> Exercise aim: The line containing "Image of Tampa Smokers" and each line after it, through the final line of the data, are to be retyped exactly, with pictures left out.

> Material supplied:
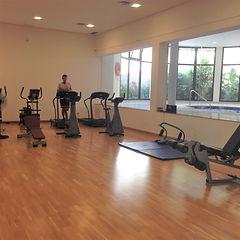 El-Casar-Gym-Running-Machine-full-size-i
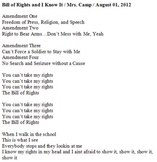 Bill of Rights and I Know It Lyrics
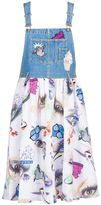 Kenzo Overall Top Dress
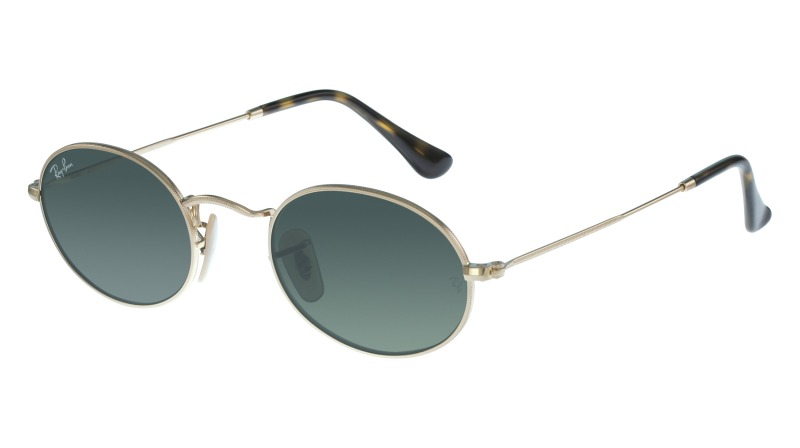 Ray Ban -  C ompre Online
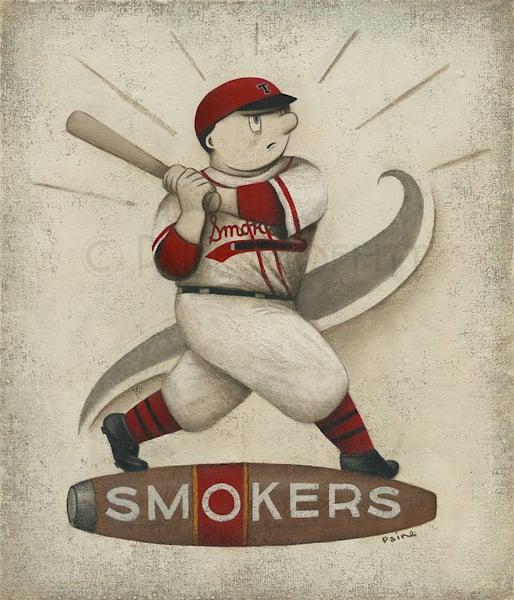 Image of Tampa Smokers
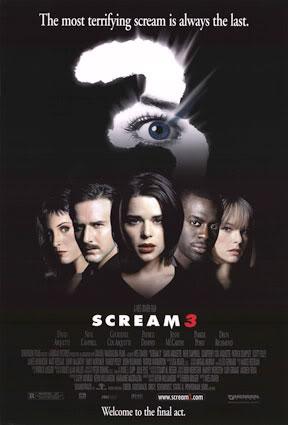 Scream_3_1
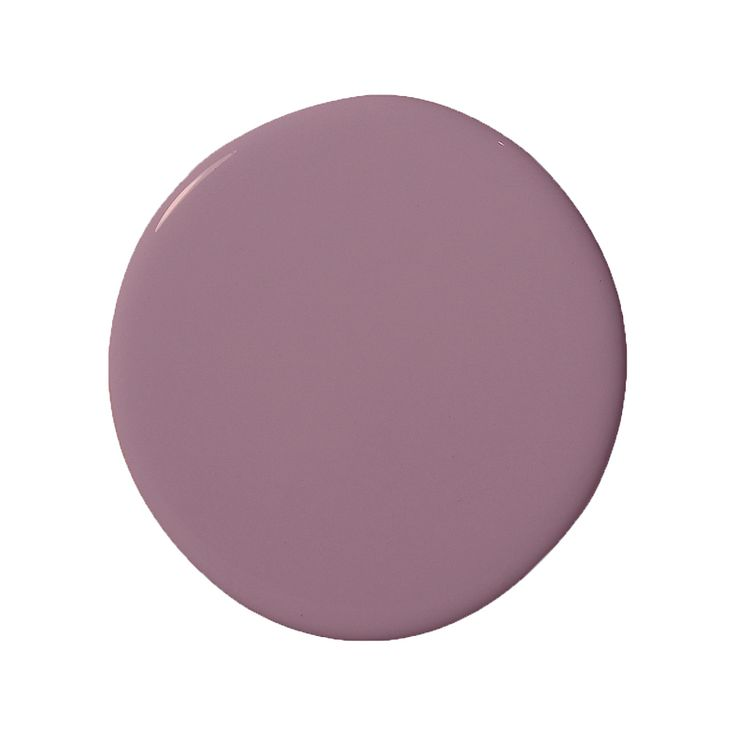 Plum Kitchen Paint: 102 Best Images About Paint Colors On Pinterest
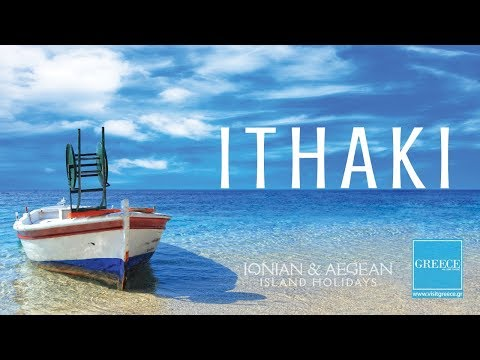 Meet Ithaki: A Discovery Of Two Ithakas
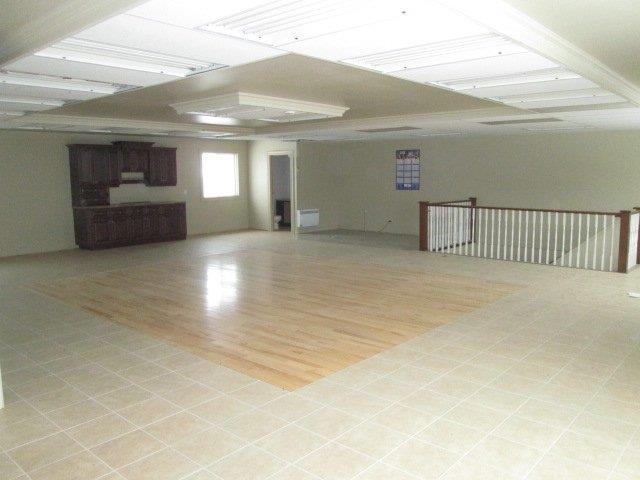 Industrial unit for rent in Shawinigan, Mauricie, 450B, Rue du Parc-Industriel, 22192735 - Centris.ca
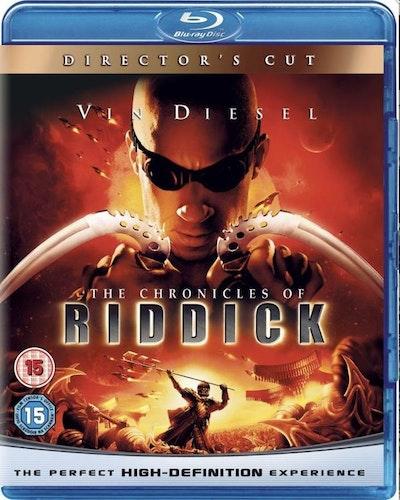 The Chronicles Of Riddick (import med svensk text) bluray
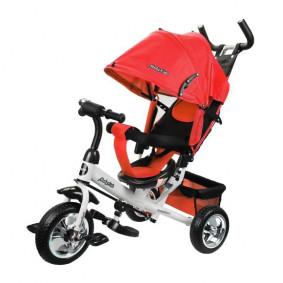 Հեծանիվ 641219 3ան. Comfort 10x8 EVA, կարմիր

> Worked solution:
 Image of Tampa Smokers
 Scream_3_1
 Plum Kitchen Paint: 102 Best Images About Paint Colors On Pinterest
 Meet Ithaki: A Discovery Of Two Ithakas
 Industrial unit for rent in Shawinigan, Mauricie, 450B, Rue du Parc-Industriel, 22192735 - Centris.ca
 The Chronicles Of Riddick (import med svensk text) bluray
 Հեծանիվ 641219 3ան. Comfort 10x8 EVA, կարմիր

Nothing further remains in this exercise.